Let me explain this with an example.
Consider a client who wants to lose weight but gets triggered to eat whenever they feel stressed.
Naturally, you’d think that getting rid of their stress will help them lose weight. However, this isn’t the way to go. It’s more about effectively coping with the stress so that they can lose weight – if stress is the trigger.
In essence, you need to see stress and the negative states as a compass that gives some form of feedback. If the compass points northwest and your destination is northeast, it doesn’t mean that you should throw the compass away. It only means that you should change your direction.
So, reducing negative states like stress won’t necessarily help your clients.
It’s more about being able to see, feel, acknowledge, and then deal with the stress. This will deliver the desired results in most cases.
Misconception #3 – A Weakness Focus Can Help Prevent Problems
As a business owner, how can you get the most out of your employees? Is it by focusing on their weakness?
The clear answer is no.
See, if you have a business, you don’t get your staff to do things they’re weak at. Instead, you focus on their superstrengths. And you ensure that they’re constantly working in that capacity.

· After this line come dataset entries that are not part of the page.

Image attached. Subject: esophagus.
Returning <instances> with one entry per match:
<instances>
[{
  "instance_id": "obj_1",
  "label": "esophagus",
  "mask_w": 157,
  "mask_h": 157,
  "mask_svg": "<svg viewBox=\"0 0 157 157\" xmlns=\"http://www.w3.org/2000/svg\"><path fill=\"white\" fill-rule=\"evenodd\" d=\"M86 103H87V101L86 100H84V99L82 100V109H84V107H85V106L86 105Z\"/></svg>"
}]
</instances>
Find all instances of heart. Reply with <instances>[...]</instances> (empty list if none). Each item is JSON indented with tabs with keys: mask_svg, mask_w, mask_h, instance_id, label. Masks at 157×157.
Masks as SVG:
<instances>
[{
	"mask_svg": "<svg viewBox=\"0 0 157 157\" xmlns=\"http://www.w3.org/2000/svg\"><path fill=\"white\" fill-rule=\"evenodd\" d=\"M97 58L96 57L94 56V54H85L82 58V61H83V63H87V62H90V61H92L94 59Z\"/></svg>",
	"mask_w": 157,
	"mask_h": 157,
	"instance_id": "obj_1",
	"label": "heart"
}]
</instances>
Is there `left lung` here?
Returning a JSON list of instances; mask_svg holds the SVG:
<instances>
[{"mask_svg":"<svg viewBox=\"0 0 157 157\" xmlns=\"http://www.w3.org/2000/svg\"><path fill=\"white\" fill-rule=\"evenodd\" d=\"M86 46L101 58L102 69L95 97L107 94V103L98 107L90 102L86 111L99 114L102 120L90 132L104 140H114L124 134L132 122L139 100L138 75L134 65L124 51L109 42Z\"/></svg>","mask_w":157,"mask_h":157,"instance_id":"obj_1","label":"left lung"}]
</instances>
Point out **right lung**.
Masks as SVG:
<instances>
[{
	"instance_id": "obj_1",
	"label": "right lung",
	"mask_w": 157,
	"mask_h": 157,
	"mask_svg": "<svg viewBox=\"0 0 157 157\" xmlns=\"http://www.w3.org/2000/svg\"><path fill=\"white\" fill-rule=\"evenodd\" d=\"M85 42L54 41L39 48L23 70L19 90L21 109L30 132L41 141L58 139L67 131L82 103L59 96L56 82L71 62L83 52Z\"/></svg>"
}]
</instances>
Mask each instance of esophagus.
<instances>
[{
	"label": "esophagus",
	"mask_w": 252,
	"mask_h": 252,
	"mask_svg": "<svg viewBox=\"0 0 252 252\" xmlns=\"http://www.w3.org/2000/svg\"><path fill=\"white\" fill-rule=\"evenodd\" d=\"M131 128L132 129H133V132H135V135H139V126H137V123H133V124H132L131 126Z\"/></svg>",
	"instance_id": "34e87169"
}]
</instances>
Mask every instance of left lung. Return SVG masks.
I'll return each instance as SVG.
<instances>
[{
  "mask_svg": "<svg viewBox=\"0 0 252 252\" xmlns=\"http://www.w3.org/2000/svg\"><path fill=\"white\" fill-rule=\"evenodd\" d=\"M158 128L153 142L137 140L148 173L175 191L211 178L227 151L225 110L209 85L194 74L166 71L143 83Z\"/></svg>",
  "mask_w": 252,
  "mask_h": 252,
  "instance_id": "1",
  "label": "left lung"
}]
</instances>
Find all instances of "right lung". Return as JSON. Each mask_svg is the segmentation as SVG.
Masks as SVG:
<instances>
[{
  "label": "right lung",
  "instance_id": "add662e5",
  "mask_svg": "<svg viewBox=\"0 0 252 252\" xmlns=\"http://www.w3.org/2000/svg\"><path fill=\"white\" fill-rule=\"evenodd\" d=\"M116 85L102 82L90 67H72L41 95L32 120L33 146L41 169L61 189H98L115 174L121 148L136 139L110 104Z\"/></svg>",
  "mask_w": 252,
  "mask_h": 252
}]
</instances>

By having people working on what they love, you’ll get them engaged more. This way, you’ll get the best out of them.
It’s the same thing with coaching. Focusing on your client’s weaknesses won’t necessarily help prevent problems.
So, when a client approaches you with an issue, it’s best not to focus on the issue. And the question on your mind shouldn’t be this:
How can I treat people with Problem X more effectively?
Rather, it should be the following:
How can Problem X be prevented from occurring?
Focusing on their strengths is the effective approach in preventing problems.
And this translates to your personal life as well.
Maybe you’re struggling with something you’re not good at to an acceptable level. So, stop focusing on your weakness. Find your superhero power instead. Think about what you excel at and do that instead. That’s what will really lead you to success.
Avoid Misconceptions About Life Coaching, Avoid Failure
As mentioned, professionals have their misconceptions about their own professions. And life coaches are not an exception to these.
Now, these misconceptions might seem logical and sensible. But if you believe and follow them, you’ll end up making mistakes as you practice your profession. And these mistakes could hamper your growth as a life coach.
So, take the misconceptions discussed in this article seriously. When you avoid them, you’ll avoid failure, too.